Still, he was so disheartened by her whole-hearted rejection that the Phantom made no effort to drink the champagne he'd so fastidiously requested, when it arrived. She'd smiled at him, she'd blushed for him...and he'd ruined that. Well, he thought to himself, he'd have felt bad, anyway, forcing his monstrosity on that innocent young woman. Perhaps it wasn't to be. Perhaps he was simply meant to die, never knowing love in that basest, carnal sense...

"You look lonely."

The words shot through the Phantom's unhappy musings, and his head shot up. The third female of the night stood before him, her long red hair hanging straight down past her pale shoulders. She was thin as a maypole, with a handsome, if not beautiful, face that was sprinkled with freckles so densely that it looked as if she'd been sprinkled with chocolate powder. Her breasts, such as they were, were pushed violently up into small, aesthetically pleasing half-spheres by her tight bodice, and her legs were half-bared by her bound-up skirts.

"Ah," he said, offering her a half-hearted smile, "As a matter of fact, I...Well, take a seat." He gestured to the empty seat on the other half of the booth, and the prostitute (for he now knew her to be that) accepted his offer graciously, sitting down and leaning forward licentiously, exposing even more of her less-than-ample cleavage.
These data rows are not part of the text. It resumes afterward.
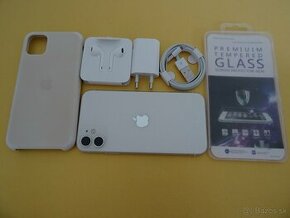 iPhone 11 64GB WHITE - ZÁRUKA 1 ROK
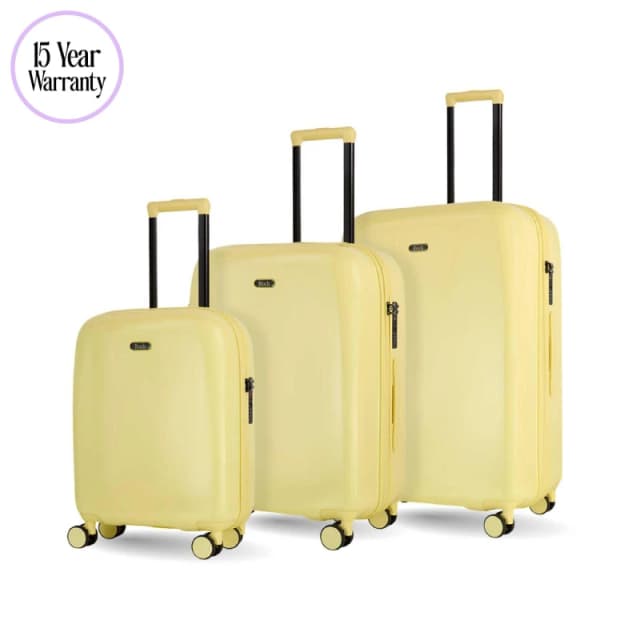 Rock Rock Gelato Suitcase Lemon Ice Lemon Ice unisex 3pc Set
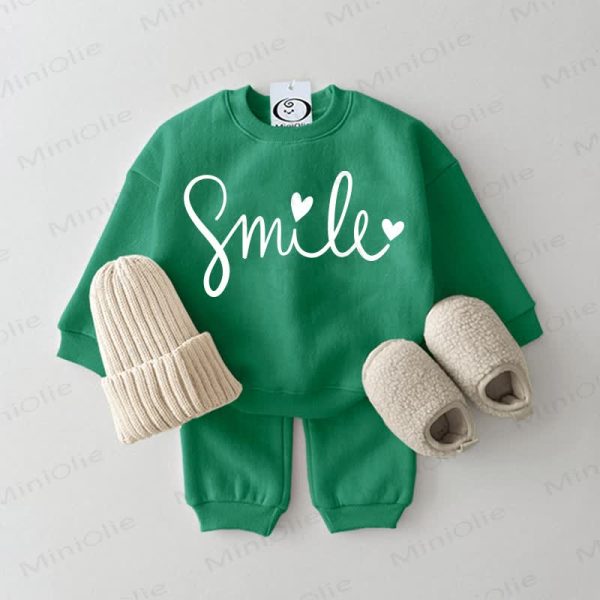 SMILE Baby 2-piece Green Set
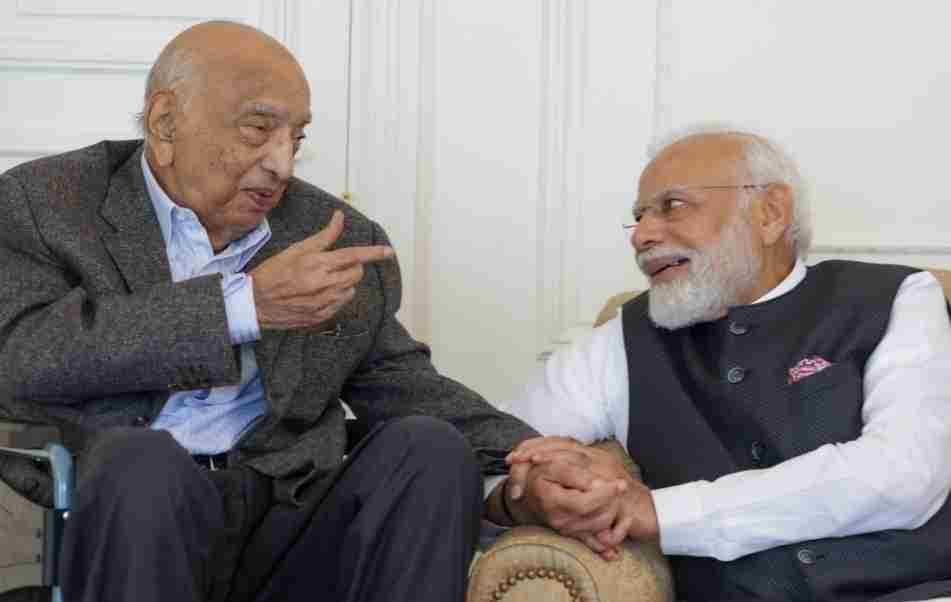 प्रधानमंत्री मोदी ने मोहन लाल मित्तल के निधन पर शोक व्यक्त किया, उद्योग जगत के अग्रणी नेता को दी श्रद्धांजलि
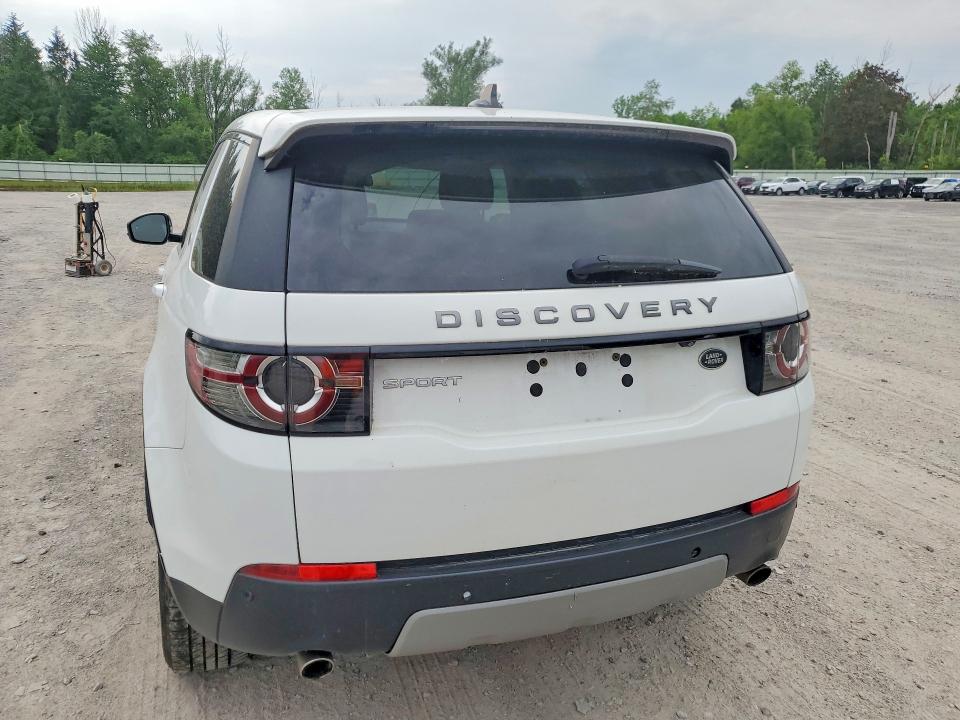 Продажа на аукционе авто 2016 Land Rover Discovery Sport, vin: SALCR2BGXGH556717, номер лота: 56891326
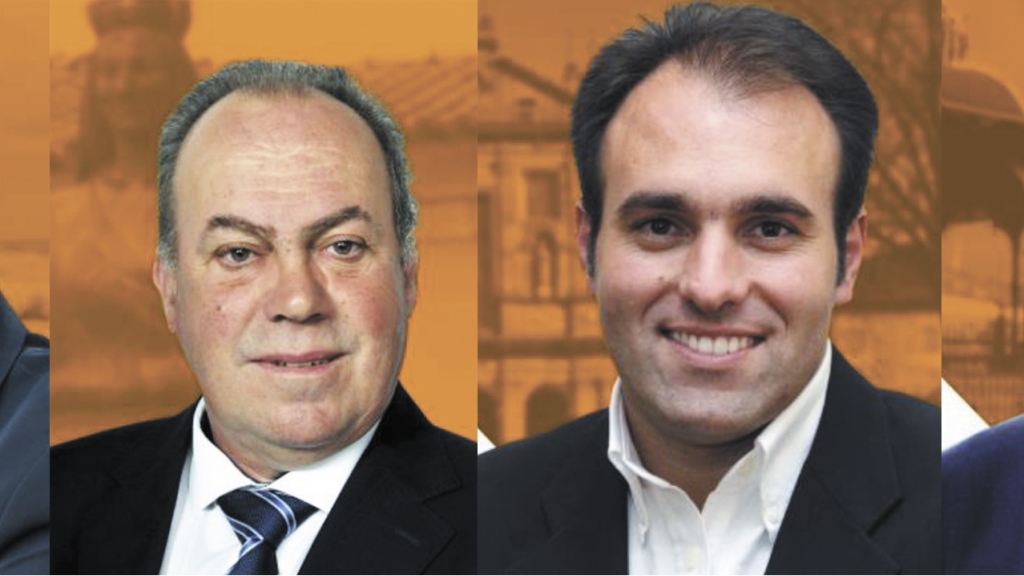 Candidatos Do PSD e CDS-PP Gaia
There was a moment of awkward silence, before the woman before him smiled, as if remembering herself, and spoke. "My name is Genvieve."

"A lovely name," the Phantom responded, and said no more. The silence accosted them again.

"Aren't you going to tell me your name?" the prostitute prompted, with an encouraging smile. How old was she? Barely more than twenty, by the looks of her. The Phantom shook his head.

"No," he said, simply. Strange, he thought, for he'd always assumed that acquiring a lady of easy virtue was a quick, silent task. He didn't know you had to talk to them first. Well, he thought, he'd might as well make it easy. He took his as-yet-untouched champagne glass, and downed it as if it were vulgar whiskey. Then he immediately called the waitress over and ordered drinks for the both of them.